Le Canada maintient son engagement à l’égard de la Déclaration des Nations Unies sur les droits des peuples autochtones et demeure déterminé à respecter son obligation de consulter les peuples autochtones dans le contexte de chaque évaluation d’impact. Les ententes de collaboration ne modifient pas et ne remplacent pas les droits, les processus ni les obligations énoncés à l’article 35 de la Loi constitutionnelle de 1982, et le Canada demeure résolu à s’acquitter de son obligation de consulter les peuples autochtones lors des évaluations de projets, des évaluations régionales et des évaluations stratégiques.
L’Agence d’évaluation d’impact du Canada conclut également des ententes avec les groupes autochtones pour l’évaluation d’impact de projets au titre de la LEI. Ces ententes accroissent la certitude en établissant des processus et des attentes clairs et mutuellement convenus au début du processus d’évaluation.

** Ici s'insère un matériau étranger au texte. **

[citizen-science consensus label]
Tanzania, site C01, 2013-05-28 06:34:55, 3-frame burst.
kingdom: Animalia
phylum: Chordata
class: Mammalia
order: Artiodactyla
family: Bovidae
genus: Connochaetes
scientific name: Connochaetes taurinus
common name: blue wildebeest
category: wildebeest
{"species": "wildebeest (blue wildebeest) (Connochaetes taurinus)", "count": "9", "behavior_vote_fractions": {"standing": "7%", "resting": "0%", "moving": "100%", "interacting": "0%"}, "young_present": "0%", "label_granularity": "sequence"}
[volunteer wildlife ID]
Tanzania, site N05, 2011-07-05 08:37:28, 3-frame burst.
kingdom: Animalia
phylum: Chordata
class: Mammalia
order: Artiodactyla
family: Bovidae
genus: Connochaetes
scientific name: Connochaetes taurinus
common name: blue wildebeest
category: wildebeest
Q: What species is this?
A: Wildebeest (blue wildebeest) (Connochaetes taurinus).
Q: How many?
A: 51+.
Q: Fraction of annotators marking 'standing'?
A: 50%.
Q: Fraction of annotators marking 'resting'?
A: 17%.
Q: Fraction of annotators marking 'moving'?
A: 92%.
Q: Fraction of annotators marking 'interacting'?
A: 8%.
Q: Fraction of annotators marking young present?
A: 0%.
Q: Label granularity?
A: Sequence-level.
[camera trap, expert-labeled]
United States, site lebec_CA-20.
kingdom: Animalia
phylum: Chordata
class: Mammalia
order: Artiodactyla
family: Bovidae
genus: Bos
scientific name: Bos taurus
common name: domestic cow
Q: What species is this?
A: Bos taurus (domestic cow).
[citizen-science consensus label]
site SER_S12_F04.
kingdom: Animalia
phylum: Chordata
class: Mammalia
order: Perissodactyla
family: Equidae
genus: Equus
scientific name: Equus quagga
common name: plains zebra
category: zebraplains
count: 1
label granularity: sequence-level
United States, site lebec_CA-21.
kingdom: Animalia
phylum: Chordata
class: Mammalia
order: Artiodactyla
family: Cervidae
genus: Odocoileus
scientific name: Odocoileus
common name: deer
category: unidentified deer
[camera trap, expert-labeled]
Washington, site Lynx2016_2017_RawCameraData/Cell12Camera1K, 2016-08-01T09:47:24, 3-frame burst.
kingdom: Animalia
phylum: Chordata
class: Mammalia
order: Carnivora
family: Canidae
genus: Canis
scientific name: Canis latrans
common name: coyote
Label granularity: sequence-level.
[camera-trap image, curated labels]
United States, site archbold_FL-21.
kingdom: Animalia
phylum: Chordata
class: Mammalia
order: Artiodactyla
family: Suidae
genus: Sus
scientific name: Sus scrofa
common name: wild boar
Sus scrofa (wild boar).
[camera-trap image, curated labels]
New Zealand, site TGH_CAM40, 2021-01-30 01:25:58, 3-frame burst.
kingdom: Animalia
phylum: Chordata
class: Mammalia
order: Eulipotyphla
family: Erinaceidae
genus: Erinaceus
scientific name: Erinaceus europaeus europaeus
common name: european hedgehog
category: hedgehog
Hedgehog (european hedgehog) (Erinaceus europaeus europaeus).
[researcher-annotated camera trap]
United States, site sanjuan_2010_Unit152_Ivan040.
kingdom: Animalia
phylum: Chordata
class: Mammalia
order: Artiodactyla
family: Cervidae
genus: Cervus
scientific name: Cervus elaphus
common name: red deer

L’entente ne limite pas la capacité des groupes autochtones et du Canada de conclure de telles ententes en ce qui a trait aux évaluations, ni la capacité d’intégrer des évaluations menées par les Autochtones aux évaluations d’impact de projets.
En quoi les ententes de collaboration diffèrent-elles d’une province à l’autre?
C’est pour tenir compte des divergences entre les ententes administratives, les processus d’évaluation et les cadres législatifs et réglementaires provinciaux que les ententes de collaboration diffèrent d’une province à l’autre. Chaque entente est élaborée en collaboration avec la province et éclairée par des discussions bilatérales approfondies, ainsi que par les commentaires reçus pendant les périodes de consultation publique, en vue toujours de l’atteinte de l’objectif commun « un projet, une évaluation » d’une manière qui respecte les compétences fédérales et provinciales.
Bien que la structure des ententes soit généralement uniforme, chaque entente inclut des détails propres à l’instance en question concernant la façon dont le Canada et la province travailleront ensemble lors des évaluations d’impact. Ces détails peuvent porter sur des questions comme la mobilisation préliminaire, l’échange d’information, la coordination des activités d’évaluation, l’harmonisation des échéanciers et la collaboration en matière de délivrance de permis et de prise de décisions, conformément aux pouvoirs de chaque instance.
Les différences entre les ententes de collaboration ne donnent pas lieu à des engagements qui diffèrent de ce qui est requis ou permis au titre de la LEI.